Im Freilichtmuseum. Leica M2 mit Kodak Portra 160ASA. 35, 50, 90mm Objektive
Am Samstag überkam mich der nächste analoge Schub. Zeit hatte ich, meine Frau war mit ihren Freundinnen im langen Wochenende und die Kinder morgens noch nicht ansprechbar. Ich lud die M2 mit Kodak Portra und besuchte das Freilichtmuseum in Detmold. Diesmal hatte ich es auf Postkartenmotive abgesehen. Die bekam ich auch, dazu konnte ich mich wieder von der Dynamik des Films überzeugen.

Die gute Stube, eine lichttechnische Herausforderung. Kodak Portra zeigt hier seine Dynamik. Heller Sonnenschein durch die Fenster, trotzdem Zeichnung, schattiges Zimmer gut dargestellt. Leica M2 mit 35mm Summilux bei f/1.4 (auf Kaffeekanne scharfgestellt).
Aber Abends ging es wieder nach Bielefeld. Ich klemmte ich mir die Töchter unter den Arm, will sagen, zusätzlich zur M4. Auf dem Klosterplatz war ein “Street-Food-Market” und überhaupt… das Leben tobte. Ich hielt mich mit dem Fotografieren ein bisschen zurück, schliesslich hatte ich Begleitung. Dennoch wurde an dem Abend ein Film voll (wieder Tri-X).
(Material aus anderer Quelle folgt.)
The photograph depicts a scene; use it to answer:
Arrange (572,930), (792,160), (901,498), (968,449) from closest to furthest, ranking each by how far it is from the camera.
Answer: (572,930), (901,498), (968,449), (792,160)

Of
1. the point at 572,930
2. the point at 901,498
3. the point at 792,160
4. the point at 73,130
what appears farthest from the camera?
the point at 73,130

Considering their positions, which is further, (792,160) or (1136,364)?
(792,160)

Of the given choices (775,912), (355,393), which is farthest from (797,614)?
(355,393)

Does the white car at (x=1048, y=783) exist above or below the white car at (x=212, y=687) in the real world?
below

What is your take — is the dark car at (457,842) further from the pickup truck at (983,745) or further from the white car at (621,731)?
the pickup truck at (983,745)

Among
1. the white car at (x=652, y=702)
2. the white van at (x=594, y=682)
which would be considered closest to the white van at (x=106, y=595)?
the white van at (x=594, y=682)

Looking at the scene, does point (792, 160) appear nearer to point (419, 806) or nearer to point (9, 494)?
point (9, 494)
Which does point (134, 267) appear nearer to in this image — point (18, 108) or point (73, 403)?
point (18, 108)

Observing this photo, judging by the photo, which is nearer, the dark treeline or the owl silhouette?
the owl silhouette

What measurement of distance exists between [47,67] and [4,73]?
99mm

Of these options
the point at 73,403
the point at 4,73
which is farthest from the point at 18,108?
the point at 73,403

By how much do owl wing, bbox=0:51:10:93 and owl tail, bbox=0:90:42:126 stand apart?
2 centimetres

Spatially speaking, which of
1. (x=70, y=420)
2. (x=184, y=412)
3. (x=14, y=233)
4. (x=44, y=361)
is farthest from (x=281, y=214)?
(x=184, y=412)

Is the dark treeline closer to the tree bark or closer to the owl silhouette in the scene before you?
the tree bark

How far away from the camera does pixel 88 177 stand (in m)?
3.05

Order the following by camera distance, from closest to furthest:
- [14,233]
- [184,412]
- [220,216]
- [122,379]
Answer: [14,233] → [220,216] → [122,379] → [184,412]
Abendlicht am Jahnplatz. Leica M4 mit 35mm Summilux, Kodak Tri-X 400, Gelbfilter
Und Sonntag? Wieder nach Bielefeld, den letzten Tri-X verballern, den ich noch hatte. Auf dem Klosterplatz sichtete ich gerade die Band durch den Messsucher, als mir jemand auf die Schulter tippte und mir grinsend seine Olympus OM (ich glaube OM-10) mit 35mm-Objektiv unter die Nase hielt. “Willkommen im Club”, entfuhr mir. Ich lernte André aus Bielefeld kennen, der sich der Analog-Fotografie verschrieben hat. Anders als ich kann er mit Digital gar nichts anfangen. Wir zogen uns in eine ruhige Ecke zurück und sabberten zusammen auf unsere Kameras. Die Zeit verging wie nichts.
Der Samstagabend in Bielefeld. Leica M4 mit Kodak Tri-X 400, Gelbfilter
Während meiner Wanderungen über den Leineweber-Markt waren mir mehrfach “Kollegen” aufgefallen, die mit riesigen DSLR-Geschossen und “Thermoskannen” davor die Menge teilten (im wahrsten Sinne des Wortes). Die Meisten nahmen mich umgekehrt gar nicht wahr, auch wenn ich neben ihnen fotografierte. Bei den anderen variierte die Reaktion von “Mitleidig” bis “Irritiert”, was ich da eigentlich machte. Es tut mir leid, wenn ich immer wieder darauf herumreite und Gefahr besteht, dass mir das als Arroganz ausgelegt wird. Aber… was soll das eigentlich, in diesem Getümmel mit 200 oder 300mm Brennweite? Sind das Vogelkundler, die sich nur verlaufen haben? Man kam doch überall nah heran, selbst die Musiker auf den Bühnen konnte ich mit 90mm bildfüllend porträtieren. Natürlich gestehe ich jedem zu, sein eigenes Verständnis von Fotografie zu haben, das ist ja alles nichts Schlimmes. Aber die Denkweise dieser Kollegen ist mir so fremd, als kämen sie von Alpha Centauri. Wo der Vorteil liegt, die Kamera mit einem optisch unterlegenen Lichtschlucker auszubremsen, erschliesst sich mir nicht.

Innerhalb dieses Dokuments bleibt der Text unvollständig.